電力株の投資判断

 原発事業について、不透明材料が残っていることを考えると、現時点で、原発事業を有する電力会社に投資するのはリスクが高く、投資は避けた方がよいと思います。

 そんな日本の電力会社ですが、原発事業のリスクから解放されれば、高く評価できます。日本は、送配電ロスが5%しかない、極めて高効率の送配電網を維持しています。送配電にかかる高い技術力は注目に値します。高圧交流送電では、世界トップとなる技術を有します。

 日本の電力会社が持つ、高い発送電技術は、今後、新興国に輸出していく価値があります。ところが、原発事業のリスクに縛られて、思うような海外での事業展開ができなくなっています。とても、残念なことだと考えています。

2020年「発送電分離」後の、「送配電会社」に注目

 日本では、電力自由化が進められています。既に、発電事業・電力小売事業への参入は自由化されているので、東京ガス(9531)大阪ガス(9532)など異業種から、参入が相次いでいます。

 電力自由化の仕上げとして、4月に発送電分離が行われます。既存の電力大手が、発電会社・送配電会社・電力小売会社に分割されます。東京電力HD(9501)は、その準備として、既に、3事業を社内分社しています。

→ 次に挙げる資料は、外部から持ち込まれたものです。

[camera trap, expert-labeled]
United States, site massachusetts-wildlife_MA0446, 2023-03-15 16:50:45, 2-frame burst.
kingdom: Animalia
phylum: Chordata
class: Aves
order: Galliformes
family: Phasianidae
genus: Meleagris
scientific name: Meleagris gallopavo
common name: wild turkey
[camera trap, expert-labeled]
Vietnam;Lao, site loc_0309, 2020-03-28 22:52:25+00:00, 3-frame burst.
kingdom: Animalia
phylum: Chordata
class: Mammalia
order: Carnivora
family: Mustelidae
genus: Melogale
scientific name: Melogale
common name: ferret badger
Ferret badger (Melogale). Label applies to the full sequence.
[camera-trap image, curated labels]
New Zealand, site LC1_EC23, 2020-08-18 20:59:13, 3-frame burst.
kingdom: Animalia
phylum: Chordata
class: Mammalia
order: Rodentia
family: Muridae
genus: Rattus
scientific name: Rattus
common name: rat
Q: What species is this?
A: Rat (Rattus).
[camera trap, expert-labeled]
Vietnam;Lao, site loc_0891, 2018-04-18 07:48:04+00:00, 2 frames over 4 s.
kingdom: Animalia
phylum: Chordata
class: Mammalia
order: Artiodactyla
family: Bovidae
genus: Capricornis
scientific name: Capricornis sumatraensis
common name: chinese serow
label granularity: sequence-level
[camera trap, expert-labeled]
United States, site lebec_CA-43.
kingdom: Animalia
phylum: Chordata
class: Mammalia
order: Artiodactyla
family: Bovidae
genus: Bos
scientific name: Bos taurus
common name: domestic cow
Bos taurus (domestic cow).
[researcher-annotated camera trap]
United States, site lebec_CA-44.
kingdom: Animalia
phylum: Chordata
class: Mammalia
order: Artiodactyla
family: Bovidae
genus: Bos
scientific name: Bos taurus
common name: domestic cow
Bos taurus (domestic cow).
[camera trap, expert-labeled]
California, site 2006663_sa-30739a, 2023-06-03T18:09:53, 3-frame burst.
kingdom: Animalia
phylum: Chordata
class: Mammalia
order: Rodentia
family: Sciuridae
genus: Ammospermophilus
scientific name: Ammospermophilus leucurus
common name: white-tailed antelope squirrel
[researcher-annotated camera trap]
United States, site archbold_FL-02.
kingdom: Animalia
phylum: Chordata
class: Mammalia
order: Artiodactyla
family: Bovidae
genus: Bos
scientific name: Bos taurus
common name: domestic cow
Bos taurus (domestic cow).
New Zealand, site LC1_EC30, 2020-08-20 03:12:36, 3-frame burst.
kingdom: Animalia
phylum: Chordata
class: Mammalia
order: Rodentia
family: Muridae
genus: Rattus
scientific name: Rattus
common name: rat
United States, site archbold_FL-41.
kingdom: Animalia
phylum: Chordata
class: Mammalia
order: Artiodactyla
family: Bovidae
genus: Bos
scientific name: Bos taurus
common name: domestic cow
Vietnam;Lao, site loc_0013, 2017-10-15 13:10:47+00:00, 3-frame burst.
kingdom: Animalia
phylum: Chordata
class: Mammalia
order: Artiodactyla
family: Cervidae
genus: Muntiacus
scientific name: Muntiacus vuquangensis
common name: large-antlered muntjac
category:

 分割されることで、電力会社が弱体化すると考える人もいますが、私は、逆だと考えています。既存の電力大手から、原発事業が分離されるならば、残った事業が、息を吹き返す可能性があります。

 特に注目しているのは、送配電会社です。先に述べたとおり、日本は、送配電で世界トップクラスの技術力を有しています。世界には、非効率な電力網がたくさんあり、日本の技術の貢献余地は大きいと考えられます。東京電力は、福島原発事故を起こす前、この技術を積極的に輸出しようとしていました。それが、原発事故によって頓挫した経緯があります。

 原発事故の補償を、国の責任で完全に行うことが前提となりますが、送配電事業が、原発事業と完全に資本分離されるならば、投資妙味の高い会社になる可能性があります。

 ただ、発送電分離がどのような形で行われるか、細部はまだ分かりません。送配電会社に、原発事業との資本的なつながりが残るならば、投資はむずかしいとの判断になります。4月に行われる発送電分離がどういう形になるか、具体的な中身が決まるのに、注目したいと思います。